# Document section:
________

Myrient
- Available in: English
- Founded: 14 October 2022
- Dissolved: 31 March 2026
- Successor: Minerva Archive
- Owner: Alexey
- Website: https://myrient.erista.me/

= Myrient =

Video game preservation website

Myrient was a video game preservation website that provided collections of legacy games for direct download without sign-up or paywalls (such as downloading collections of SNES and Sega Genesis games). The service promoted fast, unrestricted access to archived content and accepted community uploads to build its collections. Its official pages described the project as a preservation-focused archive available to users worldwide. Myrient was part of Erista services, alongside hShop, a website dedicated to Nintendo 3DS games.

== History ==
Myrient was founded in October 14, 2022 and was operated by a single administrator known publicly as Alexey. It grew into one of the largest freely accessible retro-game archives, hosting an estimated 390 terabytes of organized data information.

________

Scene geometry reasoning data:
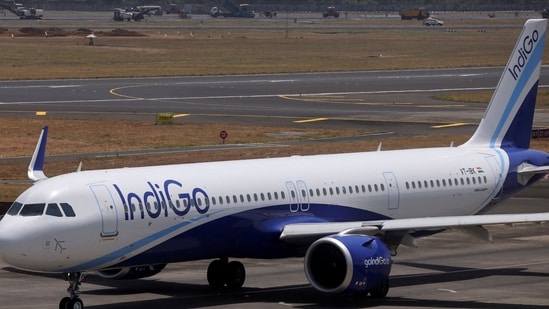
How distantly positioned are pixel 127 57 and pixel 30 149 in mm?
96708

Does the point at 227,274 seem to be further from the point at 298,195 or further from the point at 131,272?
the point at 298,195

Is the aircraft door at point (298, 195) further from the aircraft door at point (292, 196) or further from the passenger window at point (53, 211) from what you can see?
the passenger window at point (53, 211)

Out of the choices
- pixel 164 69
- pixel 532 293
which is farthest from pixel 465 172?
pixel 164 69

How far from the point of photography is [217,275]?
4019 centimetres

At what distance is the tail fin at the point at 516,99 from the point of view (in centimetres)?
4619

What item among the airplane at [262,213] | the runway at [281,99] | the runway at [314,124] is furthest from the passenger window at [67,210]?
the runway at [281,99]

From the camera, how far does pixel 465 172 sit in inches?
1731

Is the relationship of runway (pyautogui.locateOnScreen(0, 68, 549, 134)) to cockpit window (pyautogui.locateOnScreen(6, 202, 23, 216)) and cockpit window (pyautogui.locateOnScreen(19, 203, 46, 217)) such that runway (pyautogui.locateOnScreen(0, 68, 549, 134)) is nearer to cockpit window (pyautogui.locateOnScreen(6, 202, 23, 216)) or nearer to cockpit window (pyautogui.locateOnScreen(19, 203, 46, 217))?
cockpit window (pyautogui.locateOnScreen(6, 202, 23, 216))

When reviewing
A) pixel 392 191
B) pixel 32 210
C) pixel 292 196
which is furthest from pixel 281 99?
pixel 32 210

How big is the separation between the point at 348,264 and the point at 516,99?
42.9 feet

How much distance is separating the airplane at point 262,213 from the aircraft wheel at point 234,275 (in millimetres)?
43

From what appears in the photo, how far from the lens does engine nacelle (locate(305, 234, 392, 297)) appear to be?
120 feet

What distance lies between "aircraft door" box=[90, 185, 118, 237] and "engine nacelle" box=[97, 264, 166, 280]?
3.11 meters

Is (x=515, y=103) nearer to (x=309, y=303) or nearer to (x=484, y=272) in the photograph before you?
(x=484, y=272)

________

# What you will do:
Extend the history of the Myrient preservation website, picking up after its last sentence. The records were taken from a different source than the text.

# Exercise result:
On February 27, 2026, the owner announced that the site would shut down on 31 March 2026, citing unsustainable operating costs, including sharply higher hosting and hardware expenses driven in part by rising RAM, SSD and HDD prices over "$6,000 out of pocket every month", involving decline of donation support and repeated abuse of download protections by third parties. The closure was covered by multiple technology news outlets and triggered community efforts to preserve and download content before the announced shutdown. However, a redditor going by the username of u/III-Economist-5285 announced on March 12 that the Minerva Archive, a group that aimed to backup and redistribute Myrient through torrents, had fully backed up Myrient's contents, preserving its total 385 terabytes of data via torrent file generating.